# START OF SOURCE

By Carole Johnstone
There are scenes in MIRRORLAND that feel like being lost in a carnival fun house.
First, there are the twin sisters, Catriona (Cat) and Ellice (El) Morgan who live in a large house in Leith, Scotland, with their grandfather and mother. Then there are the people (real or imagined) who inhabited the house during Cat’s childhood: The Tooth Fairy, Bluebeard, Mouse and the Witch.
And Wonderland itself: an alley-like space behind a pantry that was transformed into play areas with boxes and discarded junk such as Boomtown from the American West; a Sioux village; the deck of a ship made of painted walls, bedsheets that blow in a fan-driven wind; and a gravel exercise yard based on a description in Stephen King’s novella, RITA HAYWORTH AND THE SHAWSHANK REDEMPTION that the girls’ mother read out loud to them. All fodder for the vivid imaginations of two little girls with almost no friends.

# END OF SOURCE

◆ EXERCISE TASKS
A: According to the MIRRORLAND review, where do the twin sisters live?
B: Carry on the review of MIRRORLAND with a few more paragraphs, picking up after its last sentence.

# START OF DATA RECORDS

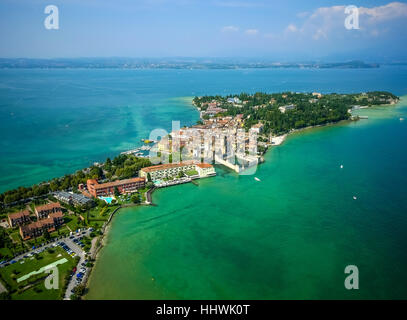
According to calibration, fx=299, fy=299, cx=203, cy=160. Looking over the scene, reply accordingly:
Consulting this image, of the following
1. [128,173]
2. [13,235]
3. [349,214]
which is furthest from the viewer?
[128,173]

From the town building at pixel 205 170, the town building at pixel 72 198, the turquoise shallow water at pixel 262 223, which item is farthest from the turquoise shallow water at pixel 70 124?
the town building at pixel 205 170

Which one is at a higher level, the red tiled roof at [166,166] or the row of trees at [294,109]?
the row of trees at [294,109]

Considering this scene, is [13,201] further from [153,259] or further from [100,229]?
[153,259]

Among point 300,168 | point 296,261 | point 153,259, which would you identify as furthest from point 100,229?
point 300,168

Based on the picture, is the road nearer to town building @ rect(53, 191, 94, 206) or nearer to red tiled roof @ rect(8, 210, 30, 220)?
town building @ rect(53, 191, 94, 206)

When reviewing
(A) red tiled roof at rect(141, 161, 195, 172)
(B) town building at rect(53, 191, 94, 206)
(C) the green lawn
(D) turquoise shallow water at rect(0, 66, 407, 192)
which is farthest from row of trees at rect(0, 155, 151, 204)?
(C) the green lawn

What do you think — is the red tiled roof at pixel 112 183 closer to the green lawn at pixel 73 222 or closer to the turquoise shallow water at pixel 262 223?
the turquoise shallow water at pixel 262 223
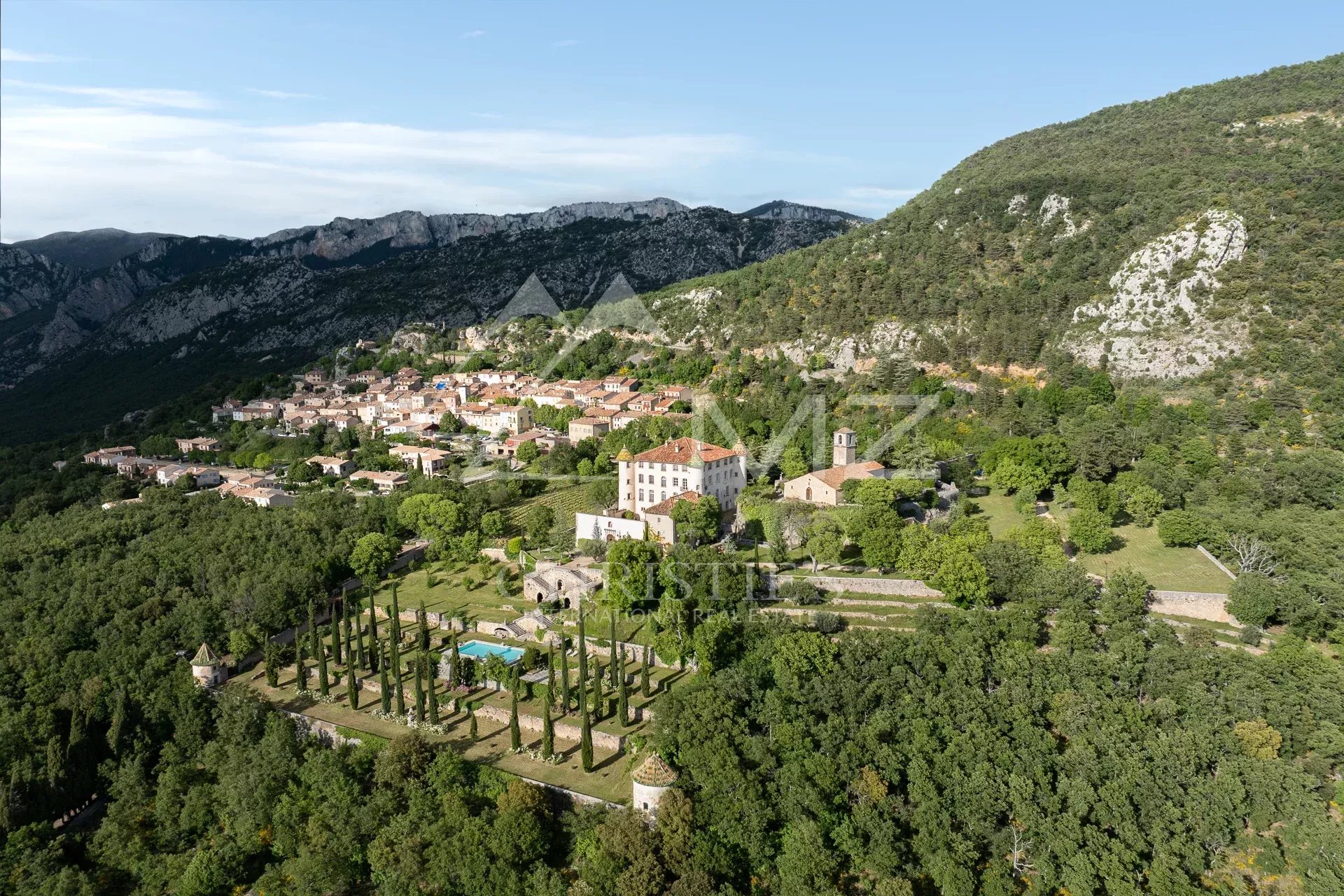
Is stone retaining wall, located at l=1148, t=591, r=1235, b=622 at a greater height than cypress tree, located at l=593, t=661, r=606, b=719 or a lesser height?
greater

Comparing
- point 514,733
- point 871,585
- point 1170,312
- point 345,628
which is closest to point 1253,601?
point 871,585

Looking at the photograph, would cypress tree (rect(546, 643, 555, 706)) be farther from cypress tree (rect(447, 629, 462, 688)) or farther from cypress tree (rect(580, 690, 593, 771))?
cypress tree (rect(447, 629, 462, 688))

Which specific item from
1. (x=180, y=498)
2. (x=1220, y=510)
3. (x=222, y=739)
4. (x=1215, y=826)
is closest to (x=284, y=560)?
(x=222, y=739)

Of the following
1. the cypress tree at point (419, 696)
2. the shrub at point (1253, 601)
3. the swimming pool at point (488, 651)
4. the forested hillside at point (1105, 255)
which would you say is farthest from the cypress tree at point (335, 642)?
the forested hillside at point (1105, 255)

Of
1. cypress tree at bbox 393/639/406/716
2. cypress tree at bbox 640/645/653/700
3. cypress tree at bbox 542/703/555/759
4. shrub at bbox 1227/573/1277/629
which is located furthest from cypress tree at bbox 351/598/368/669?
shrub at bbox 1227/573/1277/629

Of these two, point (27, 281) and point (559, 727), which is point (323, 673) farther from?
point (27, 281)

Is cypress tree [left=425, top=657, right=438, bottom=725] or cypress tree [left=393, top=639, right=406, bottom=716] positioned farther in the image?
cypress tree [left=393, top=639, right=406, bottom=716]
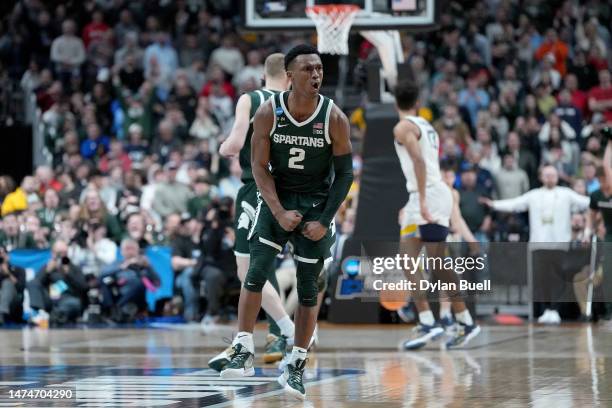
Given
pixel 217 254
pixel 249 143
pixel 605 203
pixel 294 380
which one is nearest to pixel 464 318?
pixel 249 143

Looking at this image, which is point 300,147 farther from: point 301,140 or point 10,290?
point 10,290

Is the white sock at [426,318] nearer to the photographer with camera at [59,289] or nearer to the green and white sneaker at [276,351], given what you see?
the green and white sneaker at [276,351]

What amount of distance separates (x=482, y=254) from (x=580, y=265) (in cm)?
164

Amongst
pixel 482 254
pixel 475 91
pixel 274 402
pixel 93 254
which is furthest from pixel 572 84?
pixel 274 402

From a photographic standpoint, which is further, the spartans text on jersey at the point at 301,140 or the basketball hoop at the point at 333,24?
the basketball hoop at the point at 333,24

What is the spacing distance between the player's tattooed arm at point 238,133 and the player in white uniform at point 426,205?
2.43 metres

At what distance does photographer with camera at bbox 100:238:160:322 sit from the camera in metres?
17.6

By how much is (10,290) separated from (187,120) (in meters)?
7.42

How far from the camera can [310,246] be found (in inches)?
349

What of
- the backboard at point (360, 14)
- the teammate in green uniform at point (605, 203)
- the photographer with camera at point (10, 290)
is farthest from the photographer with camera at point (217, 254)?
the teammate in green uniform at point (605, 203)

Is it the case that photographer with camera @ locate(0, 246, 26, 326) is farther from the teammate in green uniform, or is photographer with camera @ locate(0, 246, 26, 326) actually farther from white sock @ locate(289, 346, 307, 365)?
white sock @ locate(289, 346, 307, 365)

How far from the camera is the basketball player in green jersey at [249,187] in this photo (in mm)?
10383

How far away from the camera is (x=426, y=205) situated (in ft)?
40.7

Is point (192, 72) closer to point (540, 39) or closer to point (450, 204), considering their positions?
point (540, 39)
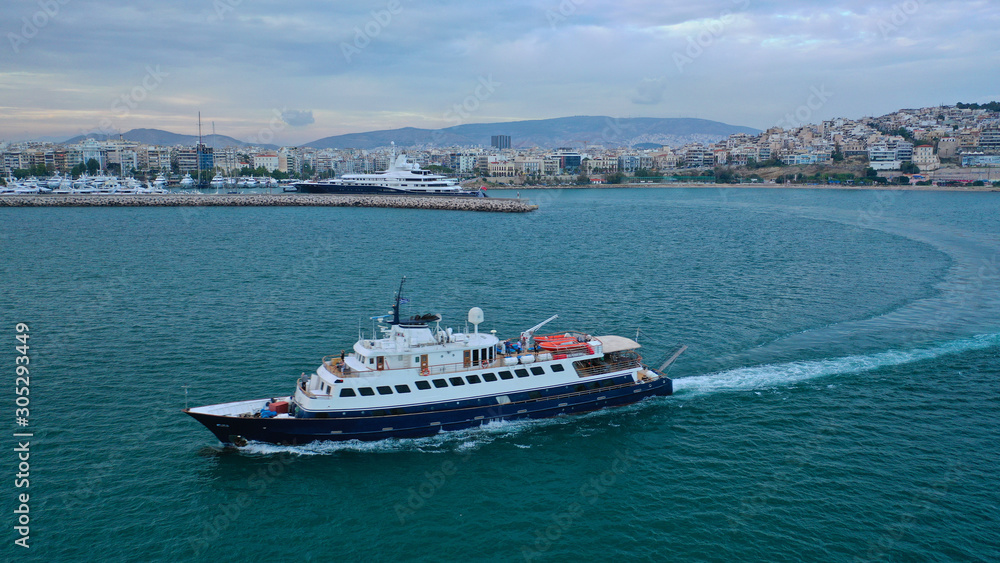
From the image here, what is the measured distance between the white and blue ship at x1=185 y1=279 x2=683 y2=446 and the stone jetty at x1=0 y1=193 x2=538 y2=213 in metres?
68.4

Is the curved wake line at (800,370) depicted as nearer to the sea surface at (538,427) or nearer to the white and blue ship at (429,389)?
the sea surface at (538,427)

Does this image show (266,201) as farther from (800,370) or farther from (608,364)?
(800,370)

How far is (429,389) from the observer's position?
18.7 meters

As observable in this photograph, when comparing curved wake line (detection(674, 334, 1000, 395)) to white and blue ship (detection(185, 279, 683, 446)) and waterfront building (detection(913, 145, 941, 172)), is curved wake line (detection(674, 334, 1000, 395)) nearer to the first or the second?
white and blue ship (detection(185, 279, 683, 446))

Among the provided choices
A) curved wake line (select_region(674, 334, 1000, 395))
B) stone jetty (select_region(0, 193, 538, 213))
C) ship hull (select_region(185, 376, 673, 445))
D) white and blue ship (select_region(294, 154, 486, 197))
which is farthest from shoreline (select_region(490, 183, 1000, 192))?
ship hull (select_region(185, 376, 673, 445))

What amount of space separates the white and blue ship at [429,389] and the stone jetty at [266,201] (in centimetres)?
6836

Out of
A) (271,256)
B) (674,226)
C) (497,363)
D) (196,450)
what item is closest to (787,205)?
(674,226)

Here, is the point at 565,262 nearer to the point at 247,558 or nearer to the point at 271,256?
the point at 271,256

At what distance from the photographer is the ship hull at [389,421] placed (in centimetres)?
1752

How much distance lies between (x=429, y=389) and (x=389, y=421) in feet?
4.92

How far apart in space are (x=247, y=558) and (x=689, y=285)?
30008 mm

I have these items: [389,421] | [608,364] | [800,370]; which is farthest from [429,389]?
[800,370]

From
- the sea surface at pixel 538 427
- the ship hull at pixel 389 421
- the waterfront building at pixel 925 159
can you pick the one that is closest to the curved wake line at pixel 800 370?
the sea surface at pixel 538 427

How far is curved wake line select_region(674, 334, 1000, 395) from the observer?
2231cm
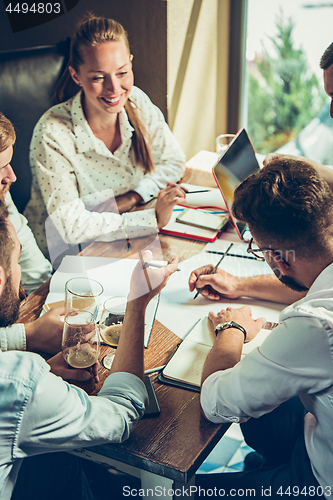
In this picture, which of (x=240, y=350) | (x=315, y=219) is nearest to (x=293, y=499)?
(x=240, y=350)

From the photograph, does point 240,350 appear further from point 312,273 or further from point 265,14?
point 265,14

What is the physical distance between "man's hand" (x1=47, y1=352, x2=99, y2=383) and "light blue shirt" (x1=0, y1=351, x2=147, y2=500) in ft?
0.41

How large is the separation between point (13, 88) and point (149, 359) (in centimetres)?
140

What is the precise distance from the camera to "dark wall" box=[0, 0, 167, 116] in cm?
195

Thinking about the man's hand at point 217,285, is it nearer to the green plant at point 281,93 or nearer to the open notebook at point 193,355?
the open notebook at point 193,355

# END OF DATA RECORDS

◆ PER-TASK OUTPUTS
A: In a large house in Leith, Scotland, with their grandfather and mother.

B:
What isn’t imaginary is the falling out the two sisters had nearly a dozen years before the story opened. Nor is El’s disappearance on her sailboat. When she gets the news, Cat returns to Leith from a self-imposed exile in L.A. She comes back to Ross, the man whom El married, which drove two sisters apart, and to a house filled with memories and shadows that Cat can’t quite sort into fact or fantasy.
What she does know is that while Ross is a dramatically grieving husband in public, he’s seducing her in private. While Ross believes El is dead, Cat believes she’d know in her bones if it were true. The police know this isn’t an ordinary boating accident because there’s no sign anywhere of the boat, much less El’s body.
Carole Johnstone has created compelling layers of mystery where fantasy overlays fact and psychological defenses keep Cat from realizing the unthinkable.
This story is darkly atmospheric and will keep you wondering, “Why?” “Who?” and “How?” to the last page. This is a cleverly crafted psychological thriller that will keep you engaged to the last twist at the end.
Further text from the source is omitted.